# Task list
(1) According to the short-links post, why does the MPEG LA promise that H.264 "will be permanently royalty-free to consumers" leave open source no better off? Answer in one to three sentences.
(2) How many lines of the records contain the string "satchels"? Case counts. Reply with the number only.

"codec" entries

Four short links: 30 August 2010

Four short links: 30 August 2010

H.264 Patents, Pakistan Flood Crowdsourcing, YouTube to MP3, Bloom Filter Tips

  1. Free as in Smokescreen (Mike Shaver) — H.264, one of the ways video can be delivered in HTML5, is covered by patents. This prevents Mozilla from shipping an H.264 player, which fragments web video. The MPEG LA group who manage the patents for H.264 did a great piece of PR bullshit, saying “this will be permanently royalty-free to consumers”. This, in turn, triggered a wave of gleeful “yay, now we can use H.264!” around the web. Mike Shaver from Mozilla points out that the problem was never that users might be charged, but rather that the software producer would be charged. The situation today is just as it was last week: open source can’t touch H.264 without inviting a patent lawsuit.
  2. Crowdsourcing for Pakistan Flood Relief — Crowdflower are geocoding and translating news reports from the ground, building a map of real-time data so aid workers know where help is needed.

Recorded data:
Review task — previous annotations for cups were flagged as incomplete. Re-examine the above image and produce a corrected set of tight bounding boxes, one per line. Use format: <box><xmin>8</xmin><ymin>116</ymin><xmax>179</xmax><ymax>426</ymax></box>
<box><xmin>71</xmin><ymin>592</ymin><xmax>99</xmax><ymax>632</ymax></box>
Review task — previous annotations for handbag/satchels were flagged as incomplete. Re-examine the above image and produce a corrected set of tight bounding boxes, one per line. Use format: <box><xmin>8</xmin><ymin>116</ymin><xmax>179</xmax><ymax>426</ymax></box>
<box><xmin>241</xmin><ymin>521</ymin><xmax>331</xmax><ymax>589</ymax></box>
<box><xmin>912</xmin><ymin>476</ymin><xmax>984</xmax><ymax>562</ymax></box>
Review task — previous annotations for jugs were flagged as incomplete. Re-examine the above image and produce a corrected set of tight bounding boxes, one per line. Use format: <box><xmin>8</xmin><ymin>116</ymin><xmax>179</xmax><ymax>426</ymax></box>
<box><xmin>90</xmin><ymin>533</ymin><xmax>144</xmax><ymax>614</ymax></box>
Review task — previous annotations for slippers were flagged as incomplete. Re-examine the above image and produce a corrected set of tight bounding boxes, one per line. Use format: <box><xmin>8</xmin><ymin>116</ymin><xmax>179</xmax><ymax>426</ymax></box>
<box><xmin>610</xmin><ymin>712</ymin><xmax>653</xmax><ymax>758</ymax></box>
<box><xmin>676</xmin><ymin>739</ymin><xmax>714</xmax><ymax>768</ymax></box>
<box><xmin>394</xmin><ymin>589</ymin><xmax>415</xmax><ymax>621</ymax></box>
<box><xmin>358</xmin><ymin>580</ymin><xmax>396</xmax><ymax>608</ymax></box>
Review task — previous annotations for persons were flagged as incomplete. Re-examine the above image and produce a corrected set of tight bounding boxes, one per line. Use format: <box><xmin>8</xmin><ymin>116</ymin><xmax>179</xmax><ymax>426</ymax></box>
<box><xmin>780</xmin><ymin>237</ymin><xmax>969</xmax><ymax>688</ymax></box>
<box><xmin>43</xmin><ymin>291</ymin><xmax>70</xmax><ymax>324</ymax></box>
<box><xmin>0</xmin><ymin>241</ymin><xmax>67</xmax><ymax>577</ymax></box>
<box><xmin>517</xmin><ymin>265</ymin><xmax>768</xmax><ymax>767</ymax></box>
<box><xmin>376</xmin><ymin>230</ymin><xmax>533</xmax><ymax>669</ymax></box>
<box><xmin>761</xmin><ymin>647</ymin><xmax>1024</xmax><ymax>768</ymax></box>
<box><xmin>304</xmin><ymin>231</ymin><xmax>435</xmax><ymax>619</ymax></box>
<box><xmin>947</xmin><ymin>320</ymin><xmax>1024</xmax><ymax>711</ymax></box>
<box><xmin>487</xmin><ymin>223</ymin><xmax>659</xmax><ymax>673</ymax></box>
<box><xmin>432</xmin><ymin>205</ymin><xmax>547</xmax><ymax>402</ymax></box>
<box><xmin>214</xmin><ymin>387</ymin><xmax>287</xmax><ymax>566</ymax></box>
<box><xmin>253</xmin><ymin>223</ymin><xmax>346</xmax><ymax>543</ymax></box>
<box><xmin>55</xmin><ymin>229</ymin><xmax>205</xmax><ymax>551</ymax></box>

# Results
(1) The problem was never that users might be charged but that the software producer would be charged. So open source still can't use H.264 without inviting a patent lawsuit.

(2) 1